▶ [Отрывок из источника]
РАЗРЯД IV
ДИЧЬ ЛЕСНАЯ
ЛЕС
Вся лесная
дичь живет более или менее в лесу, некоторые же породы никогда
его не покидают. Итак, я предварительно рассмотрю и определю,
сколько умею, разность лесов и лесных пород.
Я сказал о воде, что она «краса природы»; почти то же можно
сказать о лесе. Полная красота всякой местности состоит именно
в соединении воды с лесом. Природа так и поступает: реки, речки,
ручьи и озера почти всегда обрастают лесом или кустами. Исключения
редки. В соединении леса с водою заключается другая великая
цель природы. Леса — хранители вод: деревья закрывают землю
от палящих лучей летнего солнца, от иссушительных ветров; прохлада
и сырость живут в их тени и не дают иссякнуть текучей или стоячей
влаге. Убыль рек, в целой России замечаемая, происходит, по
общему мнению, от истребления лесов ( Есть много селений,
навсегда потерявших воду от истребления леса, которым некогда
обрастали головы их речек или родниковых ручьев. Некоторые деревни
заменили их колодцами, а некоторые переселились на другие места.
Я видел пример, как значительное село, сидевшее на прекрасной
родниковой речке (Большой Сююш), которая поднимала постоянно
мукомольный постав, в один год лишилось воды. Это случилось
очень просто: в жестокую буранную зиму крестьяне, чтобы не ездить
далеко, вырубили на дрова березник и олешник (ольховый лес),
густо росший около кругловидной паточины, из которой вытекало
более двадцати родников, составлявших речку Сююш. Весна была
сухая; все обнаженные от лесной тени родники летом иссякли,
и речка пересохла. Только в третий год, когда чивая ольха опять
подросла, начали вновь открываться родники, и только лет через
десять потекла речка попрежнему.).
Все породы дерев смолистых, как-то: сосна, ель, пихта и проч.,
называются красным лесом, или краснолесьем. Отличительное их
качество состоит в том, что вместо листьев они имеют иглы, которых
зимою не теряют, а переменяют их исподволь, постепенно, весною
и в начале лета; осенью же они становятся полнее, свежее и зеленее,
следовательно встречают зиму во всей красе и силе. Лес, состоящий
исключительно из одних сосен, называется бором. Все остальные
породы дерев, теряющие свои листья осенью и возобновляющие их
весною, как-то: дуб, вяз, осокорь, липа, береза, осина, ольха
и другие, называются черным лесом, или чернолесьем. К нему принадлежат
ягодные деревья: черемуха и рябина, которые достигают иногда
значительной вышины и толщины. К чернолесью же надобно причислить
все породы кустов, которые также теряют зимой свои листья: калину,
орешник, жимолость, волчье лыко, шиповник, чернотал, обыкновенный
тальник и проч.

▶ [Письменное задание 1]
Как в отрывке о лесе называется лес, состоящий исключительно из одних сосен?
Отрывок и записи взяты из разных источников.

▶ [Приведённые сведения]

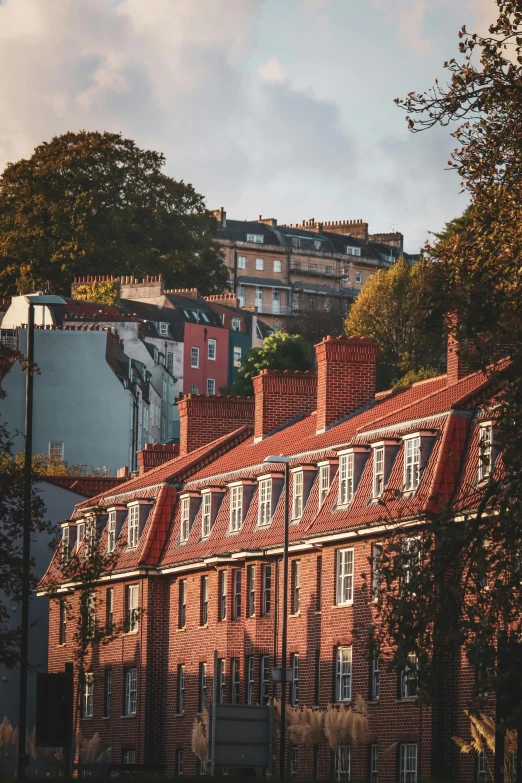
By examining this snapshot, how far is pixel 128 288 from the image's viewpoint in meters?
138

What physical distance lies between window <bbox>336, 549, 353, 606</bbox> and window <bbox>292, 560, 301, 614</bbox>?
277 centimetres

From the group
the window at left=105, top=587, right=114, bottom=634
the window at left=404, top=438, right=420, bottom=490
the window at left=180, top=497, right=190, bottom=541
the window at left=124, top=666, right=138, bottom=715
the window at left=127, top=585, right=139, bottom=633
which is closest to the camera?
the window at left=404, top=438, right=420, bottom=490

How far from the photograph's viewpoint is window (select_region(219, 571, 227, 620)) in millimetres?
59747

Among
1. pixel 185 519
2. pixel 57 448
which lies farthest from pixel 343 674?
pixel 57 448

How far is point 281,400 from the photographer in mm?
65562

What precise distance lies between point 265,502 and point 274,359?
5938 centimetres

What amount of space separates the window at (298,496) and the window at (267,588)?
2223mm

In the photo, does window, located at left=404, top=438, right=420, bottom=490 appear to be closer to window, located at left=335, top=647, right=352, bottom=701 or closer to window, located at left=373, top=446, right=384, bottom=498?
window, located at left=373, top=446, right=384, bottom=498

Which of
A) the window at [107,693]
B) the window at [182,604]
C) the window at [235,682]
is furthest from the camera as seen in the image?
the window at [107,693]

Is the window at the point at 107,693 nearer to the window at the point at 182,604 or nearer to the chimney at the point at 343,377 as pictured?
the window at the point at 182,604

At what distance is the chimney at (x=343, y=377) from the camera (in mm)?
59406

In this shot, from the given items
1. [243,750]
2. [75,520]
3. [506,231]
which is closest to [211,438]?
[75,520]

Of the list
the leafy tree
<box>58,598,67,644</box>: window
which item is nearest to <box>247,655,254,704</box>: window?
<box>58,598,67,644</box>: window

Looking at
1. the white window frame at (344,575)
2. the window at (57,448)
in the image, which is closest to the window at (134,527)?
the white window frame at (344,575)
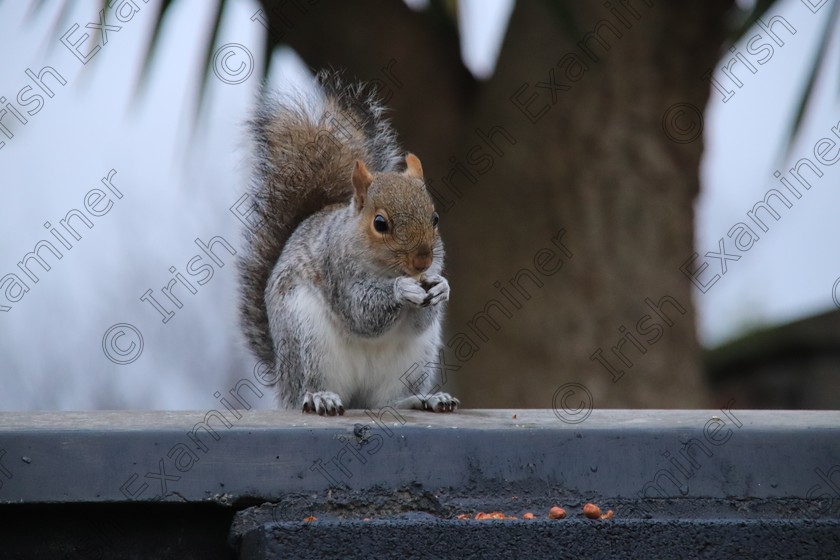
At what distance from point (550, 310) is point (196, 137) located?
4.60ft

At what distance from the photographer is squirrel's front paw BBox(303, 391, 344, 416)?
2.14 m

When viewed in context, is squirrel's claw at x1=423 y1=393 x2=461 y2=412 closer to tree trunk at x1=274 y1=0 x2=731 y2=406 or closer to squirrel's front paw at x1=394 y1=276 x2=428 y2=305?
squirrel's front paw at x1=394 y1=276 x2=428 y2=305

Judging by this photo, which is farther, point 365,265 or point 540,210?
point 540,210

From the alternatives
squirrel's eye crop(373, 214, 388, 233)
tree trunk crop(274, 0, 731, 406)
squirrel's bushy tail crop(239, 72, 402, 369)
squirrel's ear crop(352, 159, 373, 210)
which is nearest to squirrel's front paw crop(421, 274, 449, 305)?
squirrel's eye crop(373, 214, 388, 233)

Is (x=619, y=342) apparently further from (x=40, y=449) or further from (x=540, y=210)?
(x=40, y=449)

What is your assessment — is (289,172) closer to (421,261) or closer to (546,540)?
(421,261)

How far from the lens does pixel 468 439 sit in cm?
171

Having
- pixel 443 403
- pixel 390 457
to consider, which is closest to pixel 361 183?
pixel 443 403

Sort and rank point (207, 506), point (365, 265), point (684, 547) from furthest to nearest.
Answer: point (365, 265), point (207, 506), point (684, 547)

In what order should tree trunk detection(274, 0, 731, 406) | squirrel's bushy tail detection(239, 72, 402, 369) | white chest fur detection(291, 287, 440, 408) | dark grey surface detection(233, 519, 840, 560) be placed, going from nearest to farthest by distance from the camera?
dark grey surface detection(233, 519, 840, 560) → white chest fur detection(291, 287, 440, 408) → squirrel's bushy tail detection(239, 72, 402, 369) → tree trunk detection(274, 0, 731, 406)

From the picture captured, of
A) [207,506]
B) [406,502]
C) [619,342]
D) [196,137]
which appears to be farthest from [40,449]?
[619,342]

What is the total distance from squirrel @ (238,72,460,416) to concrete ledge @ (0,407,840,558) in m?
0.49

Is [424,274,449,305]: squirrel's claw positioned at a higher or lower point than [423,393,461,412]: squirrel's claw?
higher

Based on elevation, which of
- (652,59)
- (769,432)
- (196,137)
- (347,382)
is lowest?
(196,137)
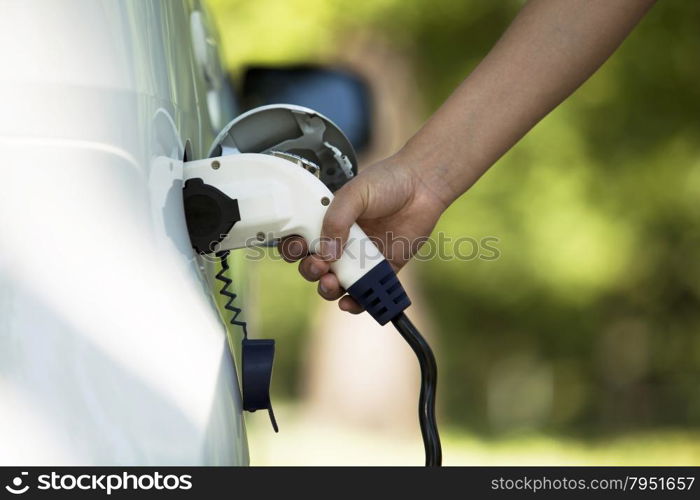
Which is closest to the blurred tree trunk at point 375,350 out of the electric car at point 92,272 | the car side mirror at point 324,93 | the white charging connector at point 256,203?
the car side mirror at point 324,93

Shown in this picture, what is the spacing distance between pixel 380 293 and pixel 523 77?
0.47 meters

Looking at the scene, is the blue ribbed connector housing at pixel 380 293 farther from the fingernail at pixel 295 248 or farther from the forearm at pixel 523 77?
the forearm at pixel 523 77

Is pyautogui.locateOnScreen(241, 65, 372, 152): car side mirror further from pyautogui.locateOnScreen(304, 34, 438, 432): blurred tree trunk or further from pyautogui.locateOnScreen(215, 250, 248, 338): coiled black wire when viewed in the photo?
pyautogui.locateOnScreen(304, 34, 438, 432): blurred tree trunk

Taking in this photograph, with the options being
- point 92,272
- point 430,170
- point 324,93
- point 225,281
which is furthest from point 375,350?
point 92,272

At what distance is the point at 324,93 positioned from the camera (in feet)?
8.34

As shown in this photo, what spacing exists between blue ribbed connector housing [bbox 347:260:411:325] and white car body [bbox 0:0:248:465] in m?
0.49

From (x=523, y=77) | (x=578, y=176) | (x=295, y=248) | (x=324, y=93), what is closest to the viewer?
(x=295, y=248)

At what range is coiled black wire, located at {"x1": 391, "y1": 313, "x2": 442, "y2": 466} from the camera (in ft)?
5.42

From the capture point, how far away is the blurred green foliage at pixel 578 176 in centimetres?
1015

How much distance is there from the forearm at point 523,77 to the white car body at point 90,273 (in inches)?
31.5

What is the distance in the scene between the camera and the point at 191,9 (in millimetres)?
1767

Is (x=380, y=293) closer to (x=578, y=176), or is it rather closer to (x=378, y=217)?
(x=378, y=217)

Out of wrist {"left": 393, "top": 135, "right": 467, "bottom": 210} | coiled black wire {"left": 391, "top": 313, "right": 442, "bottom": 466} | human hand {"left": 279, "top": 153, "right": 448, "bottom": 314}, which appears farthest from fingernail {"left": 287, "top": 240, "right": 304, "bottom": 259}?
wrist {"left": 393, "top": 135, "right": 467, "bottom": 210}
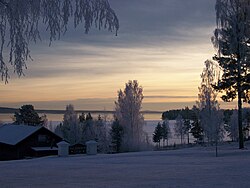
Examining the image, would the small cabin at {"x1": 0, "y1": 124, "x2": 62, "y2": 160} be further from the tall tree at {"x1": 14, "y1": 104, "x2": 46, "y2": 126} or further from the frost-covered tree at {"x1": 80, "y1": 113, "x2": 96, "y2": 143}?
the tall tree at {"x1": 14, "y1": 104, "x2": 46, "y2": 126}

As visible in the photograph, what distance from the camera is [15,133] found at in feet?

▶ [Письменное задание 2]
Перепишите без изменений записи, начиная с самого начала и заканчивая строкой, где стоит «5938 centimetres», включая её. Картинки в ответ не включайте.

▶ [Правильный ответ 1]
Бором.

▶ [Правильный ответ 2]
By examining this snapshot, how far is pixel 128 288 from the image's viewpoint in meters?
138

What physical distance lies between window <bbox>336, 549, 353, 606</bbox> and window <bbox>292, 560, 301, 614</bbox>?
277 centimetres

From the group
the window at left=105, top=587, right=114, bottom=634
the window at left=404, top=438, right=420, bottom=490
the window at left=180, top=497, right=190, bottom=541
the window at left=124, top=666, right=138, bottom=715
the window at left=127, top=585, right=139, bottom=633
which is closest to the camera?
the window at left=404, top=438, right=420, bottom=490

How far from the photograph's viewpoint is window (select_region(219, 571, 227, 620)) in millimetres?
59747

Among
1. pixel 185 519
2. pixel 57 448
which lies farthest from pixel 343 674?
pixel 57 448

How far is point 281,400 from the photographer in mm?
65562

What precise distance lies between point 265,502 and point 274,359?
5938 centimetres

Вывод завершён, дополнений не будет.